**Required work**
1. Answer these questions from the Coronavirus Watch text:
(a) Findings from how many people did the new study on infection during pregnancy compile?
(b) How much higher was the risk of mechanical ventilation for pregnant people who contracted COVID-19?
(c) How long after symptoms first appeared did researchers detect the virus in the autopsy study?
2. Write a continuation of the Coronavirus Watch text, starting after its last sentence.

**Extract to read**
============================================================

Coronavirus Watch: What we know about infection during pregnancy
A COVID-19 infection at any point during pregnancy increases the risk to both mother and child, according to a new study that compiled previous findings of more than 13,000 people.
Compared to pregnant people who were not infected, pregnant people who contracted COVID-19 faced:
- 23 times higher risk for pneumonia
- 5 times higher risk for requiring critical care
- 15 times higher risk for mechanical ventilation
- nearly 4 times higher risk for intensive care
- more than 7 times higher risk for death
Newborns whose mother was currently infected were nearly twice as likely to be born preterm or require care in a neonatal unit, the study found. Infection was not linked to stillbirth.
Vaccination during pregnancy reduces those risks, doctors say.
This is the Coronavirus Watch from the Paste BN Network. Here are some more headlines:
- The SARS-CoV-2 virus doesn't just infect the lungs — it spreads throughout the entire body and even into the brain, according to a study published in Nature that examined autopsies of COVID patients who had severe disease. Researchers detected the virus as late as 7 and a half months after symptoms first appeared.

============================================================

**Collected data**
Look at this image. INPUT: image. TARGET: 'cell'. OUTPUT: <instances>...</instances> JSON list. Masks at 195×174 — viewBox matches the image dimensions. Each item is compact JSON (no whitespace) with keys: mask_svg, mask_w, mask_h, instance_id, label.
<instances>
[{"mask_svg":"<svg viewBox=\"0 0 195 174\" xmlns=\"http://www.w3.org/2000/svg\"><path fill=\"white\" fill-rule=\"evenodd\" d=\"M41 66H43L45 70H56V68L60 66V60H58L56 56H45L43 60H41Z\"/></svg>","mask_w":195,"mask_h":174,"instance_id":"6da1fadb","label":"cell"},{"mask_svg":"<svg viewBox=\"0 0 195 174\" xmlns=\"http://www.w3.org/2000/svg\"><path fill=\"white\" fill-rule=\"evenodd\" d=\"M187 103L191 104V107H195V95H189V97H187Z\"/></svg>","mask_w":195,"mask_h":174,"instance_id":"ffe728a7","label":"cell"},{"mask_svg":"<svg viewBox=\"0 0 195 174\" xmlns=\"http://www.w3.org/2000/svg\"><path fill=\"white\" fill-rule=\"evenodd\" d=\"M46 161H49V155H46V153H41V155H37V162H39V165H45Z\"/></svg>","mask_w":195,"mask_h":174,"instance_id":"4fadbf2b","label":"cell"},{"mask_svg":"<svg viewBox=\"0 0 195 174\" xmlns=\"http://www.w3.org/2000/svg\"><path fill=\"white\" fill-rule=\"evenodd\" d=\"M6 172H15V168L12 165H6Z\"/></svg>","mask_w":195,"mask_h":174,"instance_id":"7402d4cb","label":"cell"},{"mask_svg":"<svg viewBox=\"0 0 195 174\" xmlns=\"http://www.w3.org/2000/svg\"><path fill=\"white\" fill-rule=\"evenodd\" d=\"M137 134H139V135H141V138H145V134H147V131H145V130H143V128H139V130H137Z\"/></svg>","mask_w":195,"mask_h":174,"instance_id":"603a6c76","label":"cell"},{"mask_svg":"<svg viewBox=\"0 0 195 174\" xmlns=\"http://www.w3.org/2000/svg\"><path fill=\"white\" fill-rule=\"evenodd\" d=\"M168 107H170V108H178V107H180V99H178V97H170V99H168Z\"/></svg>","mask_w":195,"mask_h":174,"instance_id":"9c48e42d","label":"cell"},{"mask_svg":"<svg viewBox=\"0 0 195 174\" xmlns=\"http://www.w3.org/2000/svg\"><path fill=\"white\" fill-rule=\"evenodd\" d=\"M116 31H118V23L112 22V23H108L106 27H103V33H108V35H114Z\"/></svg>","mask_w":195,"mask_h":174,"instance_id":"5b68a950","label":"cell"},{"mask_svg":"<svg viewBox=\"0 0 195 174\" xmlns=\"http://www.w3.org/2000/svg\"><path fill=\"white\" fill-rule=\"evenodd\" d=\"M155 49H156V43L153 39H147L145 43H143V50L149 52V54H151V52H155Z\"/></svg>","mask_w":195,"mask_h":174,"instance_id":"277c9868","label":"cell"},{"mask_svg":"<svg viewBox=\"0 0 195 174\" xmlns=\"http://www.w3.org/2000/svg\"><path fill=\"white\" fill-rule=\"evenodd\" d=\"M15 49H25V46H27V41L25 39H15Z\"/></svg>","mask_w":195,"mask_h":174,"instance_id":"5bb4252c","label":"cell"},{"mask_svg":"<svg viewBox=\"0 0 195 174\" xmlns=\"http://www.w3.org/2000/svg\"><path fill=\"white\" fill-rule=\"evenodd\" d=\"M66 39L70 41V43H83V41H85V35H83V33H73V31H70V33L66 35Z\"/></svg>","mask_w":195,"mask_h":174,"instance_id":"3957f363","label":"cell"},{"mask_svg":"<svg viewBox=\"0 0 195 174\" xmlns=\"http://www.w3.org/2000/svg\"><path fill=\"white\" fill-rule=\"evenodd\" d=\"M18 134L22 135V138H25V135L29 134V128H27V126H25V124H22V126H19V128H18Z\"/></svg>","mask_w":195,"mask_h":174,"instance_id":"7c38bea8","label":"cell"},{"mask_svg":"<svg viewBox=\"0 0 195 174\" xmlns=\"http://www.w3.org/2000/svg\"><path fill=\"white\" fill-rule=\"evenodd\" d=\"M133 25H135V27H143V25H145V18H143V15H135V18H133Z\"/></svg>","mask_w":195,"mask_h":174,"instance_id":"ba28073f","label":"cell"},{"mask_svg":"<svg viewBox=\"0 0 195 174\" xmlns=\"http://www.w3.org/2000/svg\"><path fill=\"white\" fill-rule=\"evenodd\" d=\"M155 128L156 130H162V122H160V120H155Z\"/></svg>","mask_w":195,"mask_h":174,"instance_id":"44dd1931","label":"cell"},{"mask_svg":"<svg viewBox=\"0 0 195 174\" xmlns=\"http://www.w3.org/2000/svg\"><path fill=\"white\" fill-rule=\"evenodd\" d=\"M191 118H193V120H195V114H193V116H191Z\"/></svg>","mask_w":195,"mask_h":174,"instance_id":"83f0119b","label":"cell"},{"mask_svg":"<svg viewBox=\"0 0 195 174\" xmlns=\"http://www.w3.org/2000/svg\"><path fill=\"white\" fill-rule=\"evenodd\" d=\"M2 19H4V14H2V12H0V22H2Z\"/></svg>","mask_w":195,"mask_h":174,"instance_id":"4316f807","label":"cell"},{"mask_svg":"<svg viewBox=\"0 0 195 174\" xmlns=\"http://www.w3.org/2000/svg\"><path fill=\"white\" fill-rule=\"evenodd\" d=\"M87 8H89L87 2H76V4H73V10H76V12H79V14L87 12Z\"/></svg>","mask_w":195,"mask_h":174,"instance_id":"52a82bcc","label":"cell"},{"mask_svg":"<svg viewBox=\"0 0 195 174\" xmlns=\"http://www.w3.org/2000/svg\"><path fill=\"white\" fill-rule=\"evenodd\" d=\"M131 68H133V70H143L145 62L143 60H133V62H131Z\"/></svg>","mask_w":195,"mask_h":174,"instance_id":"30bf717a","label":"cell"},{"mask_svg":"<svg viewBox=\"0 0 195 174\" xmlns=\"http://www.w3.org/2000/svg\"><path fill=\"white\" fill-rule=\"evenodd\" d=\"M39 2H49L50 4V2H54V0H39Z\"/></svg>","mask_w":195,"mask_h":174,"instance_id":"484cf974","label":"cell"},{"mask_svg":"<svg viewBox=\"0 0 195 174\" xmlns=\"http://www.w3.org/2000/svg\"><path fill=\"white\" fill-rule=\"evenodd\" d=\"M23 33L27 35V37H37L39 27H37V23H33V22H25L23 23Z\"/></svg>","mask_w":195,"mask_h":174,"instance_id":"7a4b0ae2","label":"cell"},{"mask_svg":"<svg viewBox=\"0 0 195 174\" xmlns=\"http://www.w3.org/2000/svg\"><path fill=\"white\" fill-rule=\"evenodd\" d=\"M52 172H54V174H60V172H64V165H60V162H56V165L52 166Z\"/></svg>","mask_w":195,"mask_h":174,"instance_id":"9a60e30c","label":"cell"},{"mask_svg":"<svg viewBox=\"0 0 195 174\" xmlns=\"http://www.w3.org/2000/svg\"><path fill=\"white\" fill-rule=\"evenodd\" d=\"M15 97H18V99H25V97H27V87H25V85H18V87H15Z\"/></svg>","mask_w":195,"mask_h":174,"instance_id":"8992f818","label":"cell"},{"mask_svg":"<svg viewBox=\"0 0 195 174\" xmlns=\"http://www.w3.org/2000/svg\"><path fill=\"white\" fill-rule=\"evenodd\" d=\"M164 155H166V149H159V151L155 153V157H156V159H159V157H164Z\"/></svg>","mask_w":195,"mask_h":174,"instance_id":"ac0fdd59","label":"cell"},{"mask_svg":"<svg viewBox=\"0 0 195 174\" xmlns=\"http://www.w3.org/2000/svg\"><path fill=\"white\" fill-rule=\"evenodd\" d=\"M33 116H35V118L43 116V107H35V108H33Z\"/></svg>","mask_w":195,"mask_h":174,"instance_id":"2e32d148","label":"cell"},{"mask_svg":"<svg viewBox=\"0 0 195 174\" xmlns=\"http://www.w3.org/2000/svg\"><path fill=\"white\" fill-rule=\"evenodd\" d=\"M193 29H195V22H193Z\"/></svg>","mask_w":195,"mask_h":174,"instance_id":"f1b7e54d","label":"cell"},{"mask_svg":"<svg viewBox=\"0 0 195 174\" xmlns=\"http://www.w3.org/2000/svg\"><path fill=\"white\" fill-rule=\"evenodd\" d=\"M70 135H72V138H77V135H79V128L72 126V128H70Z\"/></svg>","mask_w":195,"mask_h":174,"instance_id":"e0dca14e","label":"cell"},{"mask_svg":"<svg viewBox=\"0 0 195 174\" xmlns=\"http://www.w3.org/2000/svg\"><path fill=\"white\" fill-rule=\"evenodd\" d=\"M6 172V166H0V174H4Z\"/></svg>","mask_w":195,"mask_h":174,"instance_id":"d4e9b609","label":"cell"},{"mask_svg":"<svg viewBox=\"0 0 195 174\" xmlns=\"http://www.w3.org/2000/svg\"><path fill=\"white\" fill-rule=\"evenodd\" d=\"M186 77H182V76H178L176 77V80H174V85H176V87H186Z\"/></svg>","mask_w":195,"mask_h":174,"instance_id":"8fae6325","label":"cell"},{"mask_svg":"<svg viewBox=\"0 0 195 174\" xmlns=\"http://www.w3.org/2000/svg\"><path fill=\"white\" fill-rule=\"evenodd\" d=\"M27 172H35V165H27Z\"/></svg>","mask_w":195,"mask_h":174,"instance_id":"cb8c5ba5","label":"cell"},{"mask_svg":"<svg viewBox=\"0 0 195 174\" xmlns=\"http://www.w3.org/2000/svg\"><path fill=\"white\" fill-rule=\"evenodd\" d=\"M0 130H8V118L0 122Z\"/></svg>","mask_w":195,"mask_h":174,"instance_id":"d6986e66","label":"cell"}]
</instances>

============================================================

**Answers below**
1.
(a) More than 13,000 people.
(b) 15 times higher.
(c) As late as 7 and a half months.

2.
- Vaccination rates among children have dropped, according to the CDC researchers. COVID rates were not studied but researchers found coverage dropped nearly 1% from last school year for vaccines for measles, mumps, rubella, diphtheria, tetanus, pertussis, polio and chickenpox. Read more here.
- China update: The country has reported nearly 60,000 virus-related deaths since early December, the first official numbers since China ended its strict "zero-COVID" policy. Meanwhile, the World Health Organization is calling for more information about COVID infections there.
Thanks for reading the Coronavirus Watch. Today's newsletter is brought to you by health reporter Karen Weintraub and editor Rachel Aretakis.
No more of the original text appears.